— begin GIVEN ENTRIES —

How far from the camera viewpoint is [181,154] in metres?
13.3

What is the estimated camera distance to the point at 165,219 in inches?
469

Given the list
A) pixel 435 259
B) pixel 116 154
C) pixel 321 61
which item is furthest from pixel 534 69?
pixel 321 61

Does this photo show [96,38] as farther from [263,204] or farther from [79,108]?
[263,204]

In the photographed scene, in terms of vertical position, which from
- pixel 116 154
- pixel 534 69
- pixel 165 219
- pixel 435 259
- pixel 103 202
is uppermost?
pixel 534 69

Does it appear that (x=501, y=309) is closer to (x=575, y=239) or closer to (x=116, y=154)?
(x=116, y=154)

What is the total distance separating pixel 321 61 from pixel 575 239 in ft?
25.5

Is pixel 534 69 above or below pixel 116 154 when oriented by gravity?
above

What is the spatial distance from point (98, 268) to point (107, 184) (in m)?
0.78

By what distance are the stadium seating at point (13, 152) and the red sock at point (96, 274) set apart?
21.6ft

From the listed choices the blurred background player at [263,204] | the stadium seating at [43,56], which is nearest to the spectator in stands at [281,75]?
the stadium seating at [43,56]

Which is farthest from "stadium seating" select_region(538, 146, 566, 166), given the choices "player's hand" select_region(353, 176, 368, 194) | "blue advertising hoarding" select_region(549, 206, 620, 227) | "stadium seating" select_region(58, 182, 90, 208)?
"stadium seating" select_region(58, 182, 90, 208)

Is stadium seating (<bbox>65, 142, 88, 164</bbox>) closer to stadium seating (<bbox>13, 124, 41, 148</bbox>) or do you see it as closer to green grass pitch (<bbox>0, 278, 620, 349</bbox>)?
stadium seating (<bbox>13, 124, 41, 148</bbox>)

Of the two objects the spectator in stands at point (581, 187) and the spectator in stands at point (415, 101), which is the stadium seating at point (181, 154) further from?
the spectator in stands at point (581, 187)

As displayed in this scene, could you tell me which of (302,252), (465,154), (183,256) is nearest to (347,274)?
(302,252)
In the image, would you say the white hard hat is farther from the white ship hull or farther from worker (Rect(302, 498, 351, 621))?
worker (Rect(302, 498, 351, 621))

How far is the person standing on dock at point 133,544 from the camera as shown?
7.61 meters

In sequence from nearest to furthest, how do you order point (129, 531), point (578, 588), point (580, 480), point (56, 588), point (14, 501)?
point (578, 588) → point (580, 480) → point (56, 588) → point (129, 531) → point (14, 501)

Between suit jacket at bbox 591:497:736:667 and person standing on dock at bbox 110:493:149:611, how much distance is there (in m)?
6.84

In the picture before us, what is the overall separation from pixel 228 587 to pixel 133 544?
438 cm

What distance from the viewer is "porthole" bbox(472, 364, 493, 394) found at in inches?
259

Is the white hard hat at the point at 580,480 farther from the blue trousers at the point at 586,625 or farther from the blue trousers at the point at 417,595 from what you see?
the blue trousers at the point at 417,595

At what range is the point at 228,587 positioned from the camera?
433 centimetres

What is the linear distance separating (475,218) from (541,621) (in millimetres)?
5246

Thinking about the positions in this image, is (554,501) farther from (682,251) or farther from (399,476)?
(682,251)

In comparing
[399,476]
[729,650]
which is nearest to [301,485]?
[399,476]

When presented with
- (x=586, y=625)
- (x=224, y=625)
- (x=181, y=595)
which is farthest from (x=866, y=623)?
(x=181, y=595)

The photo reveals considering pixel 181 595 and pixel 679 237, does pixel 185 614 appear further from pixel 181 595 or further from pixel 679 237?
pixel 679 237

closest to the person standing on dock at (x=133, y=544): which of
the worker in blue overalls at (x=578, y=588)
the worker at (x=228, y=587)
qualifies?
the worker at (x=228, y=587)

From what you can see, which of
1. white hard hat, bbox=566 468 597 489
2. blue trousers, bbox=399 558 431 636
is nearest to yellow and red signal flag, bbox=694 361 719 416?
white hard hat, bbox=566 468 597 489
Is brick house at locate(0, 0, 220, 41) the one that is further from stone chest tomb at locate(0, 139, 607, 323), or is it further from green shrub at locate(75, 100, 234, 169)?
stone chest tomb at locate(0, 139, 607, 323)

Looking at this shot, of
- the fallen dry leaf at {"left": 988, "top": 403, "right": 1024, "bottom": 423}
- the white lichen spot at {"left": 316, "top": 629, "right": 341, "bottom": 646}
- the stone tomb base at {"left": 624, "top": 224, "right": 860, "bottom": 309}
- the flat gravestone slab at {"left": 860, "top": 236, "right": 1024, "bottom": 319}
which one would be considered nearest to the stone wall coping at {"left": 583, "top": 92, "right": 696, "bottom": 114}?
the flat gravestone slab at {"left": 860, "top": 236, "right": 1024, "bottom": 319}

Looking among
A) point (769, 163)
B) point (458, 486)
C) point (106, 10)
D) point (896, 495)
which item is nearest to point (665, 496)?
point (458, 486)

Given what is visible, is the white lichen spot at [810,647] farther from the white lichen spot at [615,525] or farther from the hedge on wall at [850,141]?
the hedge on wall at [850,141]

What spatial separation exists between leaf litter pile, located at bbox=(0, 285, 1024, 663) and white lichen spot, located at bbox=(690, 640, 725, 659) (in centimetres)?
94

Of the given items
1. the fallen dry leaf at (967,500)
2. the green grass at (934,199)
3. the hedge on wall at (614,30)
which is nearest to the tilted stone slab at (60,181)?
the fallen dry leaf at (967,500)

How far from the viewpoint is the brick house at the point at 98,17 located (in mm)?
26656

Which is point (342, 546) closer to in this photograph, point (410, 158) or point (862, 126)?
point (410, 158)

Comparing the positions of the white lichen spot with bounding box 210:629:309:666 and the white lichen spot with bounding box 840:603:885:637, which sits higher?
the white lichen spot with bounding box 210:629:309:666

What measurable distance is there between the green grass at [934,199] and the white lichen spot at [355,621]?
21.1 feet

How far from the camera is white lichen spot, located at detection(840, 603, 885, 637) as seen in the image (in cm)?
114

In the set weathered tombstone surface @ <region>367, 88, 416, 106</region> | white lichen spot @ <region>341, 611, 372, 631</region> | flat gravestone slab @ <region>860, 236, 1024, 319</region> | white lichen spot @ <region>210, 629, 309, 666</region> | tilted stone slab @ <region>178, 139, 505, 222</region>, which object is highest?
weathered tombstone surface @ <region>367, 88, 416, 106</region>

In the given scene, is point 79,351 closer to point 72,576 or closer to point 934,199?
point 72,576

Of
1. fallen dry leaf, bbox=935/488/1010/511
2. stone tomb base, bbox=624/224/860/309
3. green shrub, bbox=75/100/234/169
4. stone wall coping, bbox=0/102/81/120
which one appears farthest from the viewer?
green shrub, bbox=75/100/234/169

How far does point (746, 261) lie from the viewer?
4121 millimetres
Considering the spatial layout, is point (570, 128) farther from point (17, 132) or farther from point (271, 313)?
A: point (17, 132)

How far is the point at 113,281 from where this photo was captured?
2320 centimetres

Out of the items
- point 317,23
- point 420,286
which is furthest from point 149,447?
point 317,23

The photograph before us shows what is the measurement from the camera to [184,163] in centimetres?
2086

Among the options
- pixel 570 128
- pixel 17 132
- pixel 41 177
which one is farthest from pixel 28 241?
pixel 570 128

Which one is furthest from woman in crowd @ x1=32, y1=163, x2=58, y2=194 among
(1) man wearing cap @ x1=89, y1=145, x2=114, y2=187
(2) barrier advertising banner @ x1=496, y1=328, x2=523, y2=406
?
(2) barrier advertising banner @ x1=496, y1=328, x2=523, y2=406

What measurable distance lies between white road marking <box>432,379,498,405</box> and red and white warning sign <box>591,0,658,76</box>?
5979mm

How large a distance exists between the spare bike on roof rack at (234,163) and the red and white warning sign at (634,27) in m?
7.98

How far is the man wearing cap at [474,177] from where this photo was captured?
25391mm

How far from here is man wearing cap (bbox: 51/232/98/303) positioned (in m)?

— end GIVEN ENTRIES —

## WHAT YOU NEED TO DO
Turn the part of the entries that opens with the line containing "Given the list" and closes with the line containing "7.61 meters" into a JSON list of strings, with one string for each line and blank lines left out.

## REPLY TO THE EXERCISE
[
  "Given the list",
  "A) pixel 435 259",
  "B) pixel 116 154",
  "C) pixel 321 61",
  "which item is furthest from pixel 534 69?",
  "pixel 321 61",
  "Does this photo show [96,38] as farther from [263,204] or farther from [79,108]?",
  "[263,204]",
  "In the photographed scene, in terms of vertical position, which from",
  "- pixel 116 154",
  "- pixel 534 69",
  "- pixel 165 219",
  "- pixel 435 259",
  "- pixel 103 202",
  "is uppermost?",
  "pixel 534 69",
  "Does it appear that (x=501, y=309) is closer to (x=575, y=239) or closer to (x=116, y=154)?",
  "(x=116, y=154)",
  "What is the total distance separating pixel 321 61 from pixel 575 239 in ft?",
  "25.5",
  "Is pixel 534 69 above or below pixel 116 154 when oriented by gravity?",
  "above",
  "What is the spatial distance from point (98, 268) to point (107, 184) (in m)?",
  "0.78",
  "By what distance are the stadium seating at point (13, 152) and the red sock at point (96, 274) set apart?",
  "21.6ft",
  "From the listed choices the blurred background player at [263,204] | the stadium seating at [43,56], which is nearest to the spectator in stands at [281,75]?",
  "the stadium seating at [43,56]",
  "Which is farthest from \"stadium seating\" select_region(538, 146, 566, 166), given the choices \"player's hand\" select_region(353, 176, 368, 194) | \"blue advertising hoarding\" select_region(549, 206, 620, 227) | \"stadium seating\" select_region(58, 182, 90, 208)?",
  "\"stadium seating\" select_region(58, 182, 90, 208)",
  "Is stadium seating (<bbox>65, 142, 88, 164</bbox>) closer to stadium seating (<bbox>13, 124, 41, 148</bbox>) or do you see it as closer to green grass pitch (<bbox>0, 278, 620, 349</bbox>)?",
  "stadium seating (<bbox>13, 124, 41, 148</bbox>)",
  "Of the two objects the spectator in stands at point (581, 187) and the spectator in stands at point (415, 101), which is the stadium seating at point (181, 154) further from?",
  "the spectator in stands at point (581, 187)",
  "As displayed in this scene, could you tell me which of (302,252), (465,154), (183,256) is nearest to (347,274)?",
  "(302,252)",
  "In the image, would you say the white hard hat is farther from the white ship hull or farther from worker (Rect(302, 498, 351, 621))?",
  "worker (Rect(302, 498, 351, 621))",
  "How far is the person standing on dock at point 133,544 from the camera as shown?",
  "7.61 meters"
]